Specific dietary elements may significantly effect the progression of CKD. Diets containing high amounts of fish provide omega-3 and polyunsaturated fatty acids (PUFAs), which are considered to be beneficial to vascular health. Dr. Julie Lin, Brigham and Women’s Hospital, Boston, Massachusetts, presented the results of an observational longitudinal cohort study of 3256 Caucasian women. Average age at baseline in 2000 was 56 years. These women were a subgroup of the Nurse’s Health Study of 121,000 women that began in 1976. At baseline, 205 women had microalbuminuria. At the end of the 11-year study period, 381 participants (11.7%) had a decline in eGFR of >30%. The multivariate adjusted OR for eGFR decline =30% in women who ate 2 or more servings of fish per week compared to those who ate less than 1 serving per week was 0.71 (95% CI, 0.5-1.0).

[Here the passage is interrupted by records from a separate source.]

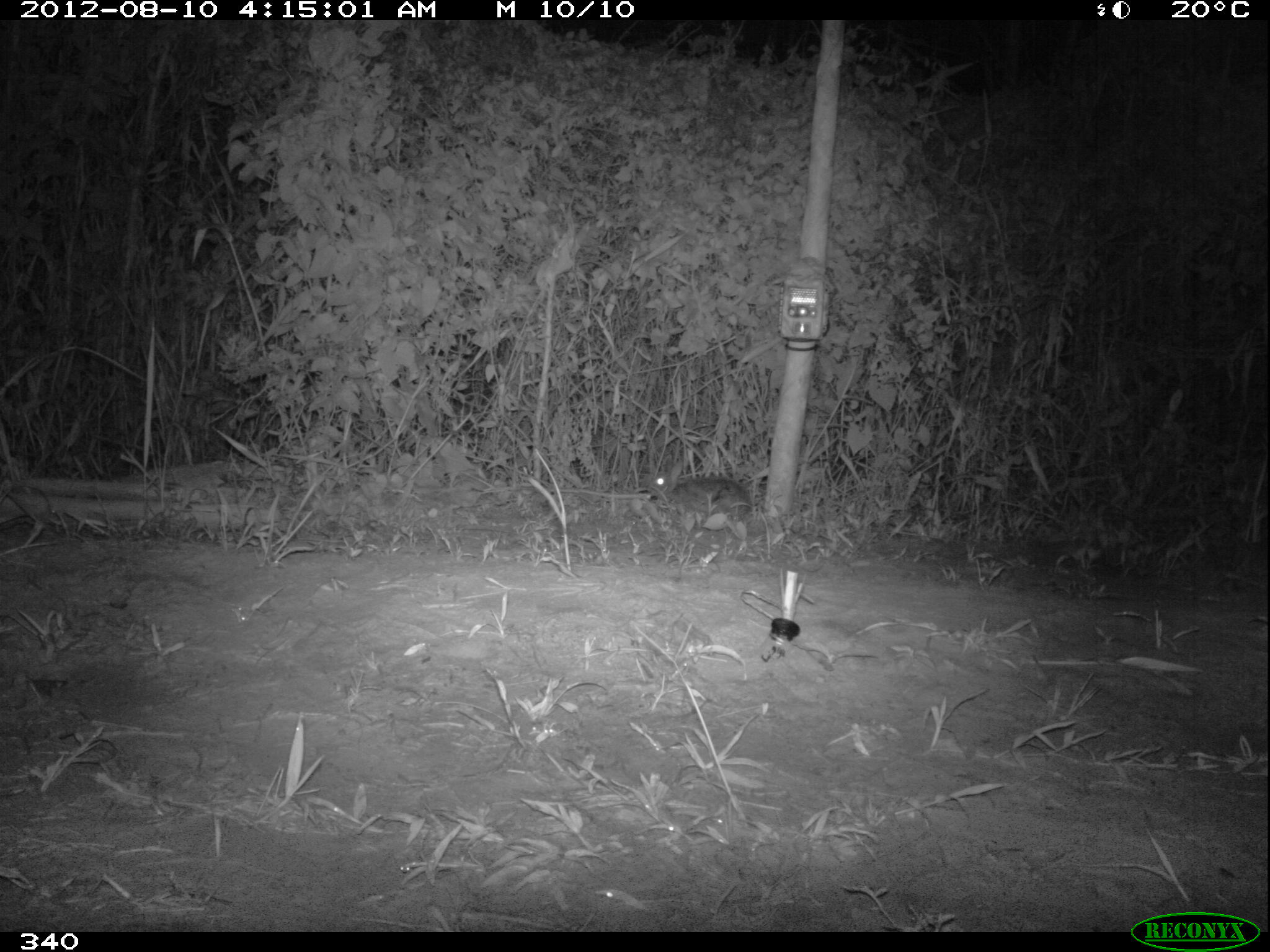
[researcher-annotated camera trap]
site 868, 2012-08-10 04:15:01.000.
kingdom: Animalia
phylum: Chordata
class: Mammalia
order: Lagomorpha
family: Leporidae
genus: Sylvilagus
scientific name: Sylvilagus brasiliensis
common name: tapeti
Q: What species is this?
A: Sylvilagus brasiliensis (tapeti).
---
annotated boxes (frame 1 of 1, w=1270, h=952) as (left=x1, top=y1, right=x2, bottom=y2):
sylvilagus brasiliensis: (left=646, top=455, right=750, bottom=519)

Dr. Lin noted that significant ORs were also seen for high vs. low sodium intake (OR 1.61) and for 2 or more servings of diet soda per day vs. <1 serving/month (OR 1.86) in this study. She speculated that the reduced kidney damage associated with fish consumption might be the result of the anti-inflammatory properties of PUFA or BP reduction caused by PUFA.

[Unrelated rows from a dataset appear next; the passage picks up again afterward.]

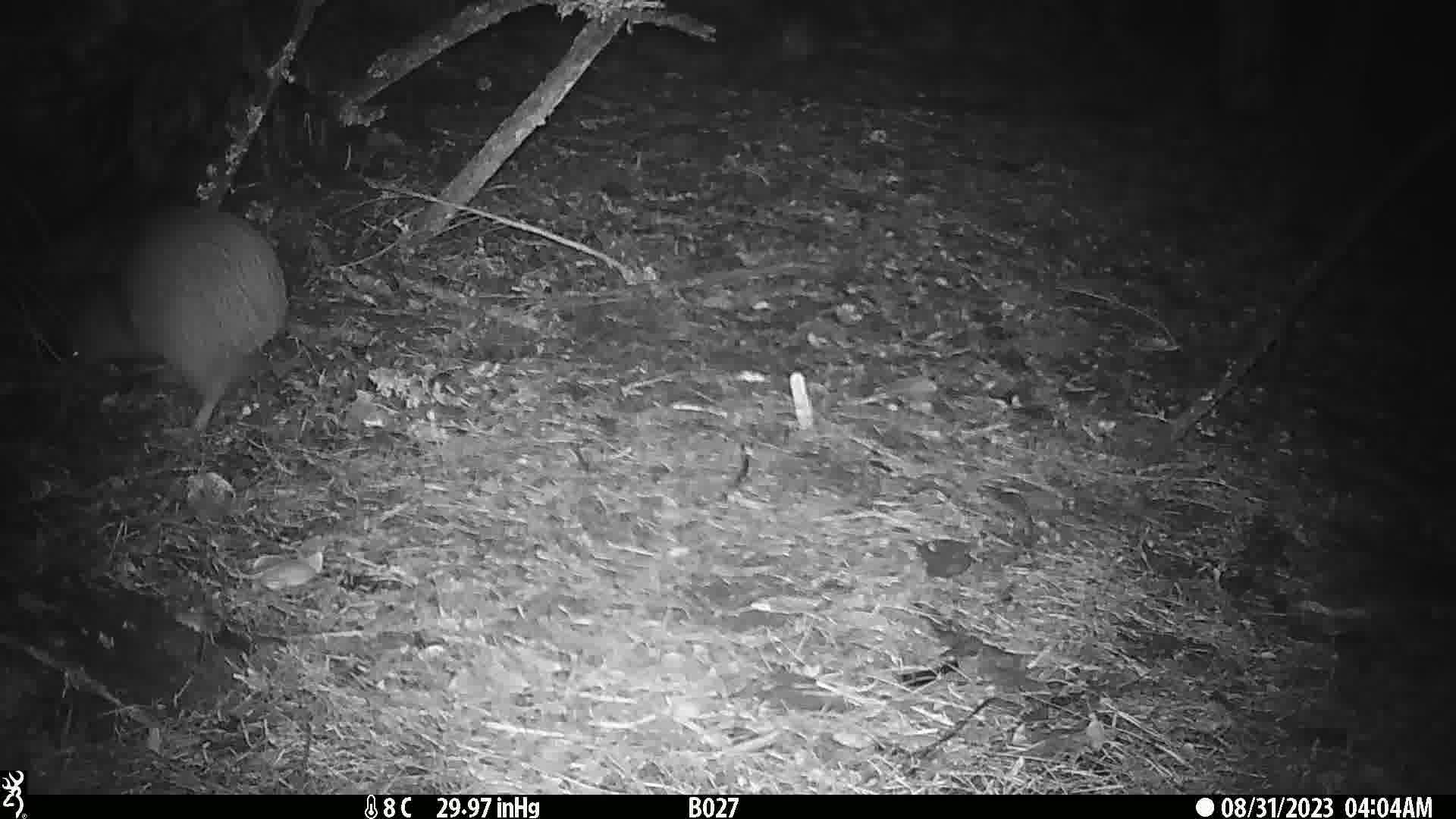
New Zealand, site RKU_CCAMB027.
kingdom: Animalia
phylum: Chordata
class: Aves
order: Apterygiformes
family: Apterygidae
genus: Apteryx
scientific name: Apteryx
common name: kiwi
Kiwi (Apteryx).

There were several other presentations on the effects of diet on kidney disease. One showed that high salt intake causes long-term increases in BP and kidney damage in the general population, not just in “salt-sensitive” individuals. Another, based on animal studies, indicated that kidney damage from long-term fructose ingestion is caused by elevations in uric acid.

Summary

Advances in the understanding of the processes leading to both CKD and associated CVD, as well as progress in elucidating the pathological processes that lead to CV morbidity in patients with kidney disease, are providing a stronger rationale on which to base preventive and therapeutic regimens to provide optimal outcomes for patients with renal disease. The role of lipid-lowering therapy in providing a benefit to cardiac outcomes in CKD by aggressively lowering LDL-C levels using combination simvastatin/ezetimibe was demonstrated in trial findings presented here at the WCN.